Crónica de Berlín, Walter Benjamin, p. 42-43
El lenguaje significa
indiscutiblemente que el recuerdo no es un instrumento para captar el pasado,
sino el escenario donde se lleva a cabo tal captación. Así como la tierra es el
elemento en el que se hunden las ciudades muertas, así es el lenguaje para lo
vivido. Quien aspire a acercarse al propio pasado sepultado ha de comportarse
como el que exhuma un cadáver. Ello determina el tono, el talante de los verdaderos
recuerdos. No hay que temer volver una y otra vez al mismo estado de cosas:
diseminándolas como se disemina la tierra, re· volviéndolas como se revuelve la
tierra. Las cosas a recordar son estratificaciones, capas, que entregan al
investigador cuidadoso aquello que constituye el verdadero valor escondido bajo
la tierra: las imágenes desprendidas de situaciones anteriores como joyas que
brillan en el sobrio aposento de nuestra visión actual (algo así como los
restos y efigies que se encuentran en la galería de un coleccionista).
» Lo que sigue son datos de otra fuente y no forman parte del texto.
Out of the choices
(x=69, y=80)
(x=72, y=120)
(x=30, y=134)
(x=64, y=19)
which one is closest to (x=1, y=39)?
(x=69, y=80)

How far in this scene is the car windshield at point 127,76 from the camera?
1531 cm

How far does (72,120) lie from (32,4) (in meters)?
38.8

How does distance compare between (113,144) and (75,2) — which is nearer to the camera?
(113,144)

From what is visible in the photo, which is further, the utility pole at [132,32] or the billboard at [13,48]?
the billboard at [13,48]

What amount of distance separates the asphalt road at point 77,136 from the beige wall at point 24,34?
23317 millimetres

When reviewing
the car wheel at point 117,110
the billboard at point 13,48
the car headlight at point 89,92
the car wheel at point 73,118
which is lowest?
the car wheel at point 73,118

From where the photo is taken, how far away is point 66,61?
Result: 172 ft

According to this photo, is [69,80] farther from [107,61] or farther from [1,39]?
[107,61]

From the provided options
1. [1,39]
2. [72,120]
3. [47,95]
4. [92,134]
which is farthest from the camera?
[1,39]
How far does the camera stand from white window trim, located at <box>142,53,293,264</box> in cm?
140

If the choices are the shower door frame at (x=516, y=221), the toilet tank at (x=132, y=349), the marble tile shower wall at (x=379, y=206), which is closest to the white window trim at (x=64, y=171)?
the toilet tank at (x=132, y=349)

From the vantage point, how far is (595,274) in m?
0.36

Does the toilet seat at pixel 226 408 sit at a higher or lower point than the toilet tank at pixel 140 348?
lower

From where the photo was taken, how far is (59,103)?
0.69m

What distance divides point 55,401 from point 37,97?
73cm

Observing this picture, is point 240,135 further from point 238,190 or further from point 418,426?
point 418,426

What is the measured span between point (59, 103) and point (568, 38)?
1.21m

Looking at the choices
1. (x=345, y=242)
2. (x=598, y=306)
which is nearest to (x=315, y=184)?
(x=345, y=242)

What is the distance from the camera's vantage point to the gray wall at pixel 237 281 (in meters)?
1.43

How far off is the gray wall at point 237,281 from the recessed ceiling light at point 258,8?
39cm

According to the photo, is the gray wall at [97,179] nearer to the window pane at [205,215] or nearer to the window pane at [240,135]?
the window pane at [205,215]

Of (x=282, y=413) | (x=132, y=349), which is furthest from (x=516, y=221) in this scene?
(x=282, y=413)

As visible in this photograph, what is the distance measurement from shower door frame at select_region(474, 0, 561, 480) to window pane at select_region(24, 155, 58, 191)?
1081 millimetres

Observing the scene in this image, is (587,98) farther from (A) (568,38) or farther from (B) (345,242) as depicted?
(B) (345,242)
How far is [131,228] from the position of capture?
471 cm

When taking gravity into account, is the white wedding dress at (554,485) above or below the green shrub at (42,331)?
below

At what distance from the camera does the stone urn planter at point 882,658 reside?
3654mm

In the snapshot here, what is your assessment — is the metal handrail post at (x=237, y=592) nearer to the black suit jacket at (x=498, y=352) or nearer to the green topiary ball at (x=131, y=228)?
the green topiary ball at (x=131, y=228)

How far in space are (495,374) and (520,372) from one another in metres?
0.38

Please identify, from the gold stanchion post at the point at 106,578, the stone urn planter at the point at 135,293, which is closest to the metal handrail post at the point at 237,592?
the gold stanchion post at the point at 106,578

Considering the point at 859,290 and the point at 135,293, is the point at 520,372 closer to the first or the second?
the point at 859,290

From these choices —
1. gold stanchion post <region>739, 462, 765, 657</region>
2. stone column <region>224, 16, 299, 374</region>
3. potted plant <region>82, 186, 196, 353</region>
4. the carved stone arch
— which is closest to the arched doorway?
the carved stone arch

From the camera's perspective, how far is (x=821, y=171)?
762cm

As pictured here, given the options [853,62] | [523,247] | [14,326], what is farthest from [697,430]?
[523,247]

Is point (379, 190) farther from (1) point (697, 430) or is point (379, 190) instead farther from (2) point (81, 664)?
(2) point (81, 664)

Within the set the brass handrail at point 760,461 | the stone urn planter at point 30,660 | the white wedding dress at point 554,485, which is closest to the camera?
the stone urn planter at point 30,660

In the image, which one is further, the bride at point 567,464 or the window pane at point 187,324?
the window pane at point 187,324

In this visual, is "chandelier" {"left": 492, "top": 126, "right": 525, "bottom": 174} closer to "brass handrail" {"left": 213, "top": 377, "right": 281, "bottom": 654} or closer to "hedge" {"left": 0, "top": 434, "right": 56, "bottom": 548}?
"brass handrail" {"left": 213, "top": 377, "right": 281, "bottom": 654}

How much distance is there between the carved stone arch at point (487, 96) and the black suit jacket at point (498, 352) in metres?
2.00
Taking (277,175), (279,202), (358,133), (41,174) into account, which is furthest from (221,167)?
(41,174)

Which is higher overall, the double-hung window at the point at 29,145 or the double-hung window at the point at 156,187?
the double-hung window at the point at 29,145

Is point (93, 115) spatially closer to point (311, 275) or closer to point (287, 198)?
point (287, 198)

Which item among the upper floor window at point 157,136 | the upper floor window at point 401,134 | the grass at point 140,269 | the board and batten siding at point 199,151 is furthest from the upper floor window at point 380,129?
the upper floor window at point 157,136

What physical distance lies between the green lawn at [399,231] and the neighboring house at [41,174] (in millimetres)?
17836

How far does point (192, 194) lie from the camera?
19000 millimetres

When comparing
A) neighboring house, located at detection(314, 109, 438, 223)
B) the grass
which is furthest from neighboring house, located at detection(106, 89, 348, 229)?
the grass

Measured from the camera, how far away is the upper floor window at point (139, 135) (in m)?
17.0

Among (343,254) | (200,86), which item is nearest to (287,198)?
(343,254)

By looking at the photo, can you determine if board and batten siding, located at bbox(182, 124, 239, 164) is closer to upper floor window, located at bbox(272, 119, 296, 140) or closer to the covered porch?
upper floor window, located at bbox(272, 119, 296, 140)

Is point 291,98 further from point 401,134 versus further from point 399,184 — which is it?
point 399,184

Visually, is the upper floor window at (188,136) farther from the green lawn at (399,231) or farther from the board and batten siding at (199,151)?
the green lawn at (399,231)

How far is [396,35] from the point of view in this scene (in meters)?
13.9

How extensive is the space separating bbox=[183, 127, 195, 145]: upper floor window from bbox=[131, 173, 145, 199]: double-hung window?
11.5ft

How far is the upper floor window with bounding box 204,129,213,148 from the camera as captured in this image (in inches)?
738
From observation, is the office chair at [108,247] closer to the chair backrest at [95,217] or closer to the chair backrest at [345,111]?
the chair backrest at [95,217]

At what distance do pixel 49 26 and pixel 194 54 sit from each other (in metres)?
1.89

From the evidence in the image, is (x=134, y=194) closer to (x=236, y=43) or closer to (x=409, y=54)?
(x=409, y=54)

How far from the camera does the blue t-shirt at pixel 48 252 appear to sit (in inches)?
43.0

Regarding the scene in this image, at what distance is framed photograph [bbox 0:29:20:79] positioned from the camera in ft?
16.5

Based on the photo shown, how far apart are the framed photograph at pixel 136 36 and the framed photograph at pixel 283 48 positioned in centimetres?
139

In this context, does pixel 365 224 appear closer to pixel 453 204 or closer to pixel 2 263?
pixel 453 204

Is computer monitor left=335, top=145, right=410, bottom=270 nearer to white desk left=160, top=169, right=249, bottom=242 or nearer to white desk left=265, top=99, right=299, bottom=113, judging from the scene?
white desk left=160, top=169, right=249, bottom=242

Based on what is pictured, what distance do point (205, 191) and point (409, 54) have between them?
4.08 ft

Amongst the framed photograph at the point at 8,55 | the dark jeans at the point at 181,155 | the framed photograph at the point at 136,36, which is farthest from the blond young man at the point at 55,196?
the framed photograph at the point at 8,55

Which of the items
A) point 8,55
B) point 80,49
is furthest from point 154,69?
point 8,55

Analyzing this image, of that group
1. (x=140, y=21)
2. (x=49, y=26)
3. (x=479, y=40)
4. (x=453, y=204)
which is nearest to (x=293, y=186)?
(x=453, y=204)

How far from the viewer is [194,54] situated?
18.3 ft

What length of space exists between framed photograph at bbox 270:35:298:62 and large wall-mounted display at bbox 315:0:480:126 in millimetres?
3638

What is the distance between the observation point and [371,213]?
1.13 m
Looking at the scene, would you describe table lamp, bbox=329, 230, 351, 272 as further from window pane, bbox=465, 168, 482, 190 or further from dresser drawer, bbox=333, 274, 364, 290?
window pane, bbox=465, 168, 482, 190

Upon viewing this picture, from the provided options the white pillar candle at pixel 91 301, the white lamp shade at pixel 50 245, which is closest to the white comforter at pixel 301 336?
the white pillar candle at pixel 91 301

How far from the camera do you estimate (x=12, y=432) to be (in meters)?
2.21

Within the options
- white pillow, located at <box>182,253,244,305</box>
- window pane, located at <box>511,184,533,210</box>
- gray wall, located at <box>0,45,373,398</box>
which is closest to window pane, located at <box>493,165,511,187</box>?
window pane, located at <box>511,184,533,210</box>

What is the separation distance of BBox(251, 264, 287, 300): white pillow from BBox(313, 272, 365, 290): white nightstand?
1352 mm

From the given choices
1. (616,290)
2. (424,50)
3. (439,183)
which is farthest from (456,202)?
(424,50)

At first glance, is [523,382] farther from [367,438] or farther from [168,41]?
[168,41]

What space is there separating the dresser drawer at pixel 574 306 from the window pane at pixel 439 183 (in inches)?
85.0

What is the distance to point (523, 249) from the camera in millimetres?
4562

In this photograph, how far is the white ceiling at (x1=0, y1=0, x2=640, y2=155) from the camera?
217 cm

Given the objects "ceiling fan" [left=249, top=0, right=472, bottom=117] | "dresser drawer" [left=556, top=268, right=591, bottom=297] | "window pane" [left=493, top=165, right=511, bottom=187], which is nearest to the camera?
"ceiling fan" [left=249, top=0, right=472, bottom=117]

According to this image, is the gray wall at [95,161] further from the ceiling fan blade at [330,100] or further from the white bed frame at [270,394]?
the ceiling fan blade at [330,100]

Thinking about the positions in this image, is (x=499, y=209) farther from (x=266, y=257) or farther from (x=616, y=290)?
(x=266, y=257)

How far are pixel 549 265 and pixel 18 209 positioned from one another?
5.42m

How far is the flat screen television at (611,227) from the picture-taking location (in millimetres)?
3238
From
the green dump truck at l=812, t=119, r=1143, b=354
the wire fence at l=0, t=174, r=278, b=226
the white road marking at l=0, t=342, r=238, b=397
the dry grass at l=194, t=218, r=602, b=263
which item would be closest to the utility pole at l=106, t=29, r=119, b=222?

Ni que decir
tiene que es necesario emprender las excavaciones siguiendo un cuidadoso plan.
Por eso resulta indispensable dar cuidadosas paladas, como tentando la oscura
tierra, forjándose ilusiones sobre lo mejor, que sólo se halla en el inventario
final de lo exhumado. Por eso la búsqueda infructuosa se halla al mismo nivel
que la afortunada, y de ahí que el recuerdo no deba avanzar como si fuera un
relato (mucho menos como una información sobre algo), sino de un modo épico, rapsódica,
en el más estricto sentido de estos términos, intentando remover nuevos
lugares, ahondando siempre cada vez más.